# [Exercise requirements]
a - In the Mona Kareem podcast page, rewrite the passage starting with "Podcast: Mona Kareem" and going on through "can prepare for.", changing "couch" to "sofa".
b - According to the Mona Kareem podcast page, how many years had it been since the writer last saw their family?
c - Continue the Mona Kareem podcast page from its last sentence.

# [Article]
========

Mona Kareem speaks to managing editor Emily Everett about her essay “Mapping Exile: A Writer’s Story of Growing Up Stateless in Post-Gulf War Kuwait,” which appears in a portfolio of writing from the Arabian Gulf, in The Common’s fall issue. In this conversation, Mona talks about her family’s experience living in Kuwait as Bidoon, or stateless people, and why examining and writing about that experience is important to her. She also discusses her work as a poet and translator, her thoughts on revision and translation, and why she sometimes has mixed feelings about writing in English.
Podcast: Mona Kareem on “Mapping Exile: A Writer’s Story of Growing Up Stateless in Post-Gulf War Kuwait”
Sitting on a green couch in what is now a bedbug-infested Brooklyn apartment, I suddenly realized that my flight to meet my family for the first time in five years was actually tonight, not tomorrow; 12:30 a.m., not 12:30 p.m. I had planned to wake up early in the morning, make two cups of coffee, and pack a small bag with the few gifts I managed to buy last minute for my siblings. I thought I had more hours to sit with my heavy feeling, which I assumed to be a mix of excitement and longing, but which was rather a combination of wariness and fear, of things going wrong, of encounters no one can prepare for.

========

# [Provided records]
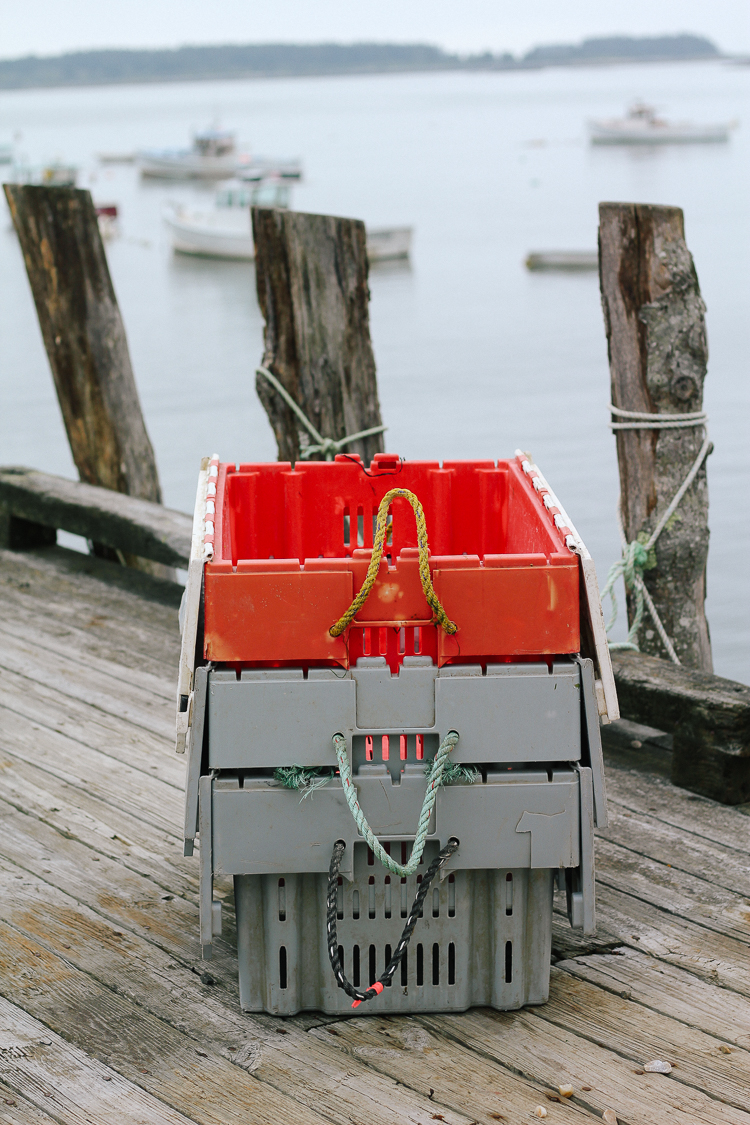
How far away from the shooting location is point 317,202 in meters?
46.8

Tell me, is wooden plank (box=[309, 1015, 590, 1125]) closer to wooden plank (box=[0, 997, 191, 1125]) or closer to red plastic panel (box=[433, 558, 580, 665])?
wooden plank (box=[0, 997, 191, 1125])

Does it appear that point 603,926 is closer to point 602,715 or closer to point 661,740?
point 602,715

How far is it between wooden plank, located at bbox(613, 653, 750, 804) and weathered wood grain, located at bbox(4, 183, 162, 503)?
3520 millimetres

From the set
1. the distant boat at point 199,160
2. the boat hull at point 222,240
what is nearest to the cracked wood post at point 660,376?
the boat hull at point 222,240

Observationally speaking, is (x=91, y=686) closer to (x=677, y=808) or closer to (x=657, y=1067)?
(x=677, y=808)

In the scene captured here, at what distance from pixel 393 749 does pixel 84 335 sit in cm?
453

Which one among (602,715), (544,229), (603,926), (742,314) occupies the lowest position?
(603,926)

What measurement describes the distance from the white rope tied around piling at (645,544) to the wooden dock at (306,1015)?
0.77m

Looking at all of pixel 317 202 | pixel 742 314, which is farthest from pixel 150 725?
pixel 317 202

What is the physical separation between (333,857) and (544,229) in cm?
3624

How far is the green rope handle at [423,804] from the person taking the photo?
242cm

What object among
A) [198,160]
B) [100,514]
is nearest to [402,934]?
[100,514]

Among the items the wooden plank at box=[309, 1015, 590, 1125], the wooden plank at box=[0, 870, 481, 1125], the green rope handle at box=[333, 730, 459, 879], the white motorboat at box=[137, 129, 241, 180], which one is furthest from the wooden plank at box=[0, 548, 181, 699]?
A: the white motorboat at box=[137, 129, 241, 180]

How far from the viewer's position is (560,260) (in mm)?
29453
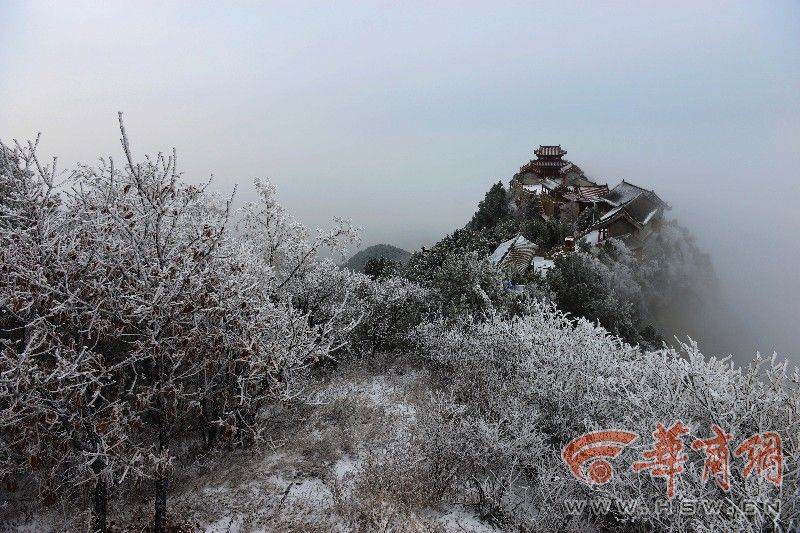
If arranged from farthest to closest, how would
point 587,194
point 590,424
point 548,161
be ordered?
point 548,161 → point 587,194 → point 590,424

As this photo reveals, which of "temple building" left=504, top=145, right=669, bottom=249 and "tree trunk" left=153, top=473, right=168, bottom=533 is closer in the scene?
"tree trunk" left=153, top=473, right=168, bottom=533

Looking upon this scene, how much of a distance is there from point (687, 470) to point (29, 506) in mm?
12781

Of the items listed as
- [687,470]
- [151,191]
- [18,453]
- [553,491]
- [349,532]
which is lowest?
[553,491]

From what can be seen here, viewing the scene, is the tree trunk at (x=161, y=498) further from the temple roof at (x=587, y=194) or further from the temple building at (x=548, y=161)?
the temple building at (x=548, y=161)

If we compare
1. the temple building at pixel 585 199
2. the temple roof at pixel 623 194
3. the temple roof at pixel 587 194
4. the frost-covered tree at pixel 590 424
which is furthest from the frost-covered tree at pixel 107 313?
the temple roof at pixel 623 194

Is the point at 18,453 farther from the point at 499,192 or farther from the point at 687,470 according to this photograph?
the point at 499,192

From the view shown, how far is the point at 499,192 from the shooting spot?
55.6 m

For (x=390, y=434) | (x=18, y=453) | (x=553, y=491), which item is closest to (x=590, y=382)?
(x=553, y=491)

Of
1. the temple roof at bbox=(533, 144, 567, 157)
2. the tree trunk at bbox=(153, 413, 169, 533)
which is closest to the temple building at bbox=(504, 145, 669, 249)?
the temple roof at bbox=(533, 144, 567, 157)

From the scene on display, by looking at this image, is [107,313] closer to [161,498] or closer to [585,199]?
[161,498]

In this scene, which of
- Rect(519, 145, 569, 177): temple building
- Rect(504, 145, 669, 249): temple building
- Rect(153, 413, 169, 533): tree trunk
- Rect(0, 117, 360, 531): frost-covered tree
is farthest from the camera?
Rect(519, 145, 569, 177): temple building

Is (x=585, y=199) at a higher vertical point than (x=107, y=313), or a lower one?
lower

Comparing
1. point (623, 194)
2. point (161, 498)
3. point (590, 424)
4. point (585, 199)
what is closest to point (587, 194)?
point (585, 199)

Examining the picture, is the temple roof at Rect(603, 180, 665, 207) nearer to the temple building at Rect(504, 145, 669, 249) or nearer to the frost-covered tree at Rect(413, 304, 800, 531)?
the temple building at Rect(504, 145, 669, 249)
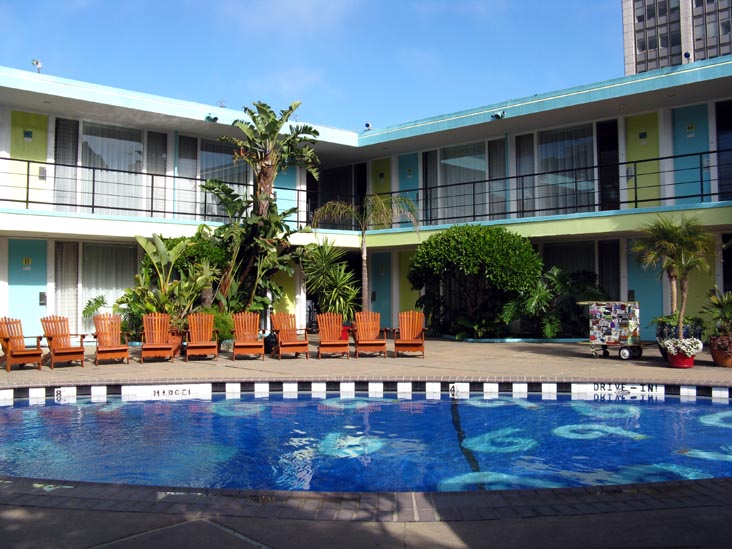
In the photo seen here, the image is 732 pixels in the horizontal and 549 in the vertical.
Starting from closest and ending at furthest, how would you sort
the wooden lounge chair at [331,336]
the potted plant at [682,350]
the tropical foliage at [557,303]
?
1. the potted plant at [682,350]
2. the wooden lounge chair at [331,336]
3. the tropical foliage at [557,303]

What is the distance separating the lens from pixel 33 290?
16.3 meters

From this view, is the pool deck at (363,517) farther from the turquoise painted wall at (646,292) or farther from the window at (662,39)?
the window at (662,39)

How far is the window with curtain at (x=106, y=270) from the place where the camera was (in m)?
17.1

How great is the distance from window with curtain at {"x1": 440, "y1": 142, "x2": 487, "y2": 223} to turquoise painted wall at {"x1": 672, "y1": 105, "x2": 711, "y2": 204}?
5.11 m

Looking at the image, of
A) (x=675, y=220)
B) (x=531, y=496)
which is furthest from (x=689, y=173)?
(x=531, y=496)

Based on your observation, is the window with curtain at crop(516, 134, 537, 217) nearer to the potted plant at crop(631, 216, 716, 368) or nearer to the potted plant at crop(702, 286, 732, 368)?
the potted plant at crop(631, 216, 716, 368)

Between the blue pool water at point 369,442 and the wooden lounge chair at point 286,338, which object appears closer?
the blue pool water at point 369,442

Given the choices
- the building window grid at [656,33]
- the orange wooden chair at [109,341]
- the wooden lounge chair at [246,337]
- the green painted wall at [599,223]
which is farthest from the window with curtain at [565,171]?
the building window grid at [656,33]

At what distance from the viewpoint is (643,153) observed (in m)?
16.7

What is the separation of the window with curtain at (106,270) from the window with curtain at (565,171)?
1121 centimetres

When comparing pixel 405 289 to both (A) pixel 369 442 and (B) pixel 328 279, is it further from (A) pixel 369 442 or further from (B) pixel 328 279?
(A) pixel 369 442

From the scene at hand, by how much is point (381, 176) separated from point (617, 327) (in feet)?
35.2

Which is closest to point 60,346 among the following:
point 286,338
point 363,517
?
point 286,338

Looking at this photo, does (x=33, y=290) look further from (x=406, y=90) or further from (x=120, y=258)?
(x=406, y=90)
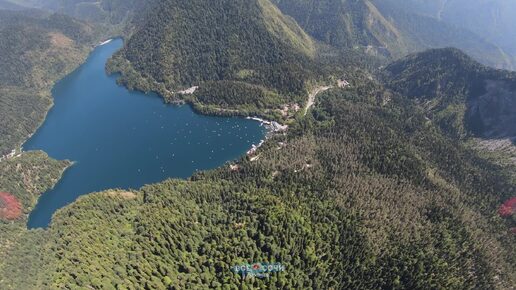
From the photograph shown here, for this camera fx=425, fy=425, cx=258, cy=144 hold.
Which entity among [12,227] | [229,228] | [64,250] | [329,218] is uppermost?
[329,218]

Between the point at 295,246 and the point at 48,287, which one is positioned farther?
the point at 295,246

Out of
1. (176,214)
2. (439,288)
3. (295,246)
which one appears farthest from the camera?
(176,214)

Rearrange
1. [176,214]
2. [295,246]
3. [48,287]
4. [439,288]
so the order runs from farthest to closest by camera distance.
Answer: [176,214] → [295,246] → [439,288] → [48,287]

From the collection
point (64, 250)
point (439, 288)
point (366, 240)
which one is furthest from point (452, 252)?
point (64, 250)

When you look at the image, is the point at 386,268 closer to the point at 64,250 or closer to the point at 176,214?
the point at 176,214

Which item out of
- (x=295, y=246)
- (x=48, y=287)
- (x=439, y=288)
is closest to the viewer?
(x=48, y=287)

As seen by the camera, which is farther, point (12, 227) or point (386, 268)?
point (12, 227)

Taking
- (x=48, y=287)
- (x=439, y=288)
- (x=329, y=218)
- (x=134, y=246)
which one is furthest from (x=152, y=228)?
(x=439, y=288)

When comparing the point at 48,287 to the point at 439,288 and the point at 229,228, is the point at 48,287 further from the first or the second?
the point at 439,288

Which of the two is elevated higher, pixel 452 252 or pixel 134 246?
pixel 452 252
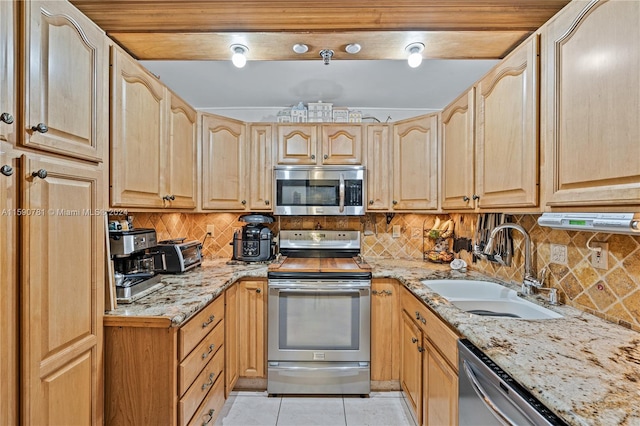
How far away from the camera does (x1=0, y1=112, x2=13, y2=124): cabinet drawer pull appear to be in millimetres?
842

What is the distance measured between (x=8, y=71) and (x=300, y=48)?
3.91ft

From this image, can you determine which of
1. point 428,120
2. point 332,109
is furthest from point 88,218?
point 428,120

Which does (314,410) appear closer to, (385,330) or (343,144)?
(385,330)

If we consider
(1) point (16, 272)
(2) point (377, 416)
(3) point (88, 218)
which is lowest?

========

# [Answers to the exercise]
a -
Podcast: Mona Kareem on “Mapping Exile: A Writer’s Story of Growing Up Stateless in Post-Gulf War Kuwait”
Sitting on a green sofa in what is now a bedbug-infested Brooklyn apartment, I suddenly realized that my flight to meet my family for the first time in five years was actually tonight, not tomorrow; 12:30 a.m., not 12:30 p.m. I had planned to wake up early in the morning, make two cups of coffee, and pack a small bag with the few gifts I managed to buy last minute for my siblings. I thought I had more hours to sit with my heavy feeling, which I assumed to be a mix of excitement and longing, but which was rather a combination of wariness and fear, of things going wrong, of encounters no one can prepare for.

b - Five years.

c -
In front of the couch, there was a round coffee table, which I circled around in panic, not sure if I could make it to JFK on time, to Kiev on time, to Tbilisi on time. For months, my sister and I had saved and borrowed so we could have this one-week reunion trip in a country we knew nothing about. A few months after my arrival in the United States, the Kuwaitis had denied my application for passport renewal, subsequently making me an asylee. My family’s attempts to get U.S. visas were repeatedly denied, so we began to make different plans. We called embassies every morning, in the United States and in Kuwait. I asked, “Do you accept a U.S. refugee travel document? How long to issue a visa?” while they asked, “Do you accept a stateless travel document? How long to issue a visa?” The mutually closest country was Georgia, a place Arabs have come to discover in the past few years, this time not as conquerors, but as refugees in transit, hoping to infiltrate Europe from her eastern side.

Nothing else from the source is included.